_Assigned task_: Return the lines of the data below exactly. Start at the first and end with the line containing "body_size: -448".

:: Data provided ::

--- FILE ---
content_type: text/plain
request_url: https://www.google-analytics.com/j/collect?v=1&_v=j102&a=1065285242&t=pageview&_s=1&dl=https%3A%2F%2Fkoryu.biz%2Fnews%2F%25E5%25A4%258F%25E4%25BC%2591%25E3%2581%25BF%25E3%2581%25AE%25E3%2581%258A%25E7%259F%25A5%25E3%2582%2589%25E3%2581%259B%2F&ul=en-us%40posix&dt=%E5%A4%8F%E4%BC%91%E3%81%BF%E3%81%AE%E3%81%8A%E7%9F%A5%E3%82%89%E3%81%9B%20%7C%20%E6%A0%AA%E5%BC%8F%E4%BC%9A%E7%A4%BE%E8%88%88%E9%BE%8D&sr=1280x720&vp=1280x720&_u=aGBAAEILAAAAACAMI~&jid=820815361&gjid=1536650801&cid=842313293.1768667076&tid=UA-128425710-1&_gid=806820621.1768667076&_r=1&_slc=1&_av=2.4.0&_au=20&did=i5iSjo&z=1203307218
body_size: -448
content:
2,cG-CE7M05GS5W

:::

_Result for this task_:
--- FILE ---
content_type: text/plain
request_url: https://www.google-analytics.com/j/collect?v=1&_v=j102&a=1065285242&t=pageview&_s=1&dl=https%3A%2F%2Fkoryu.biz%2Fnews%2F%25E5%25A4%258F%25E4%25BC%2591%25E3%2581%25BF%25E3%2581%25AE%25E3%2581%258A%25E7%259F%25A5%25E3%2582%2589%25E3%2581%259B%2F&ul=en-us%40posix&dt=%E5%A4%8F%E4%BC%91%E3%81%BF%E3%81%AE%E3%81%8A%E7%9F%A5%E3%82%89%E3%81%9B%20%7C%20%E6%A0%AA%E5%BC%8F%E4%BC%9A%E7%A4%BE%E8%88%88%E9%BE%8D&sr=1280x720&vp=1280x720&_u=aGBAAEILAAAAACAMI~&jid=820815361&gjid=1536650801&cid=842313293.1768667076&tid=UA-128425710-1&_gid=806820621.1768667076&_r=1&_slc=1&_av=2.4.0&_au=20&did=i5iSjo&z=1203307218
body_size: -448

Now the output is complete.